結果、同性愛などの禁止行為へ理解が深まった反面、教義が曖昧化したほか、謙虚さの強調で貧富の差を縮める効果を生んだ一方、経済発展を阻害した。さらに、政治へのコミットメントが宗教色を弱めたり、組織改編に至っては改革派と保守派の分断を生む結果となった。財政再建という課題も残る。
しかし、コンクラーベ前の会議では、フランシスコが実行した刷新により生まれた分断は乗り越えるべきものとして多くの枢機卿が認識したと伝えられる。推進してきた刷新は、伝統との衝突を承知のうえで、現代と向き合う教会の再構築を目指したものとして評価されている。
フランシスコが残したレガシー(遺産)は、カトリック教会組織が失いかけていたイエス・キリストが残した宣教精神だった。性的虐待を隠蔽し続けた体質は、被害者の泣き寝入りを長期化させ、被害を拡大させてきた。新教皇はバチカンの隠蔽体質を打破すること、組織の透明性を高めることも求められる。
新教皇レオ14世が直面する課題
カトリック信者の内訳は、アメリカ大陸が6億7200万人で、とくに中南米に多い。ヨーロッパ大陸は2億8500万人だが、最も減少幅が大きい。一方、アフリカ大陸は2億8100万人で、世界で最も成長が顕著だ。アジアはフィリピンの9300万人を筆頭に1億5500万人となっている(2023年時点)。
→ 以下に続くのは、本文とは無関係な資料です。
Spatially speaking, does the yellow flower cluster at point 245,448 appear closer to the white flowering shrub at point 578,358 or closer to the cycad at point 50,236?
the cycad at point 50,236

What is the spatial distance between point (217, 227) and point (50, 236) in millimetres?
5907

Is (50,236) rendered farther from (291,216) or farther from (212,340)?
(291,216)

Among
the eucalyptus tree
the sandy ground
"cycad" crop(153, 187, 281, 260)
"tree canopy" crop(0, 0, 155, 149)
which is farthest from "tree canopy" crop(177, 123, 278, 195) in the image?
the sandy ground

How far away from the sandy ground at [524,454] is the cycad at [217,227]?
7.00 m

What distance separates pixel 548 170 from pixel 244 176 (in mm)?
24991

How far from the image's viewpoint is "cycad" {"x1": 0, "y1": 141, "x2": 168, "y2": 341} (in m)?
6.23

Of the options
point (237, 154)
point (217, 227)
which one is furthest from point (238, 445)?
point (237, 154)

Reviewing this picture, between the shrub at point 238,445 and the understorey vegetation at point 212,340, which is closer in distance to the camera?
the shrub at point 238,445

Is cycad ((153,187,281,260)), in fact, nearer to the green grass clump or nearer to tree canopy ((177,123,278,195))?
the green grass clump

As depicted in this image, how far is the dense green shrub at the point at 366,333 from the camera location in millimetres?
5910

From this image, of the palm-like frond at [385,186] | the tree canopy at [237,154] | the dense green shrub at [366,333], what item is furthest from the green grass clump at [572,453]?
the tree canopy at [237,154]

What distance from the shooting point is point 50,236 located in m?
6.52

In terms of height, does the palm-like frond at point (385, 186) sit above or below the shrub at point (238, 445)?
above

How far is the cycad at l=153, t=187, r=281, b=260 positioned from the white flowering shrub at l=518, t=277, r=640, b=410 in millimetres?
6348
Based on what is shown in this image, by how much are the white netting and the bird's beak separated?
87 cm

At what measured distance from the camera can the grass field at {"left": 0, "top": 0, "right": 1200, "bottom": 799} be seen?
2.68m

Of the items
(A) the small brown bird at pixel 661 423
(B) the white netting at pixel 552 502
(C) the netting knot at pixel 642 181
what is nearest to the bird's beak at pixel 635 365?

筆者の住むフランスのカトリック教会の衰退は顕著で、2000年に人口の60%がカトリック信者と自認していたのが、2021年には47%に減少。18〜49歳の層では、2010年の43%から2020年には25%に低下した。実際にミサに参加するのは10%を切る状況だ。多くのカトリック系の宗教施設が売却され、オフィスやホテル、個人の住宅に改装されている。
逆に、同期間に無宗教と自認する人の割合は45%から53%に増えている。また、イスラム教徒は8%から11%に増えた。
フランスは大革命から100年後、ライシテ(宗教分離、世俗主義)を国是として決定した。バチカンの権力が国家統治に影響を及ぼした歴史と決別するためだった。しかし、当時と異なり、今では移民が北アフリカから持ち込んだイスラム教がライシテを危険にさらし、さらに宗教は社会の隅に追いやられ、「信仰とは何か」ということが忘却される段階にある。
欧州のカトリックの教勢は、世界で最も減少しており、世俗化の進展、聖職者の性的虐待スキャンダル、移民が持ち込んだ他宗教が増加する中で、カトリックの宗教的アイデンティティーは急速に薄れつつある。
フランシスコの残した宣教の原点に立ち返ろうという精神を受け継ぎ、欧州におけるカトリックを立て直すことができるか。新教皇レオ14世の挑戦が始まろうとしている。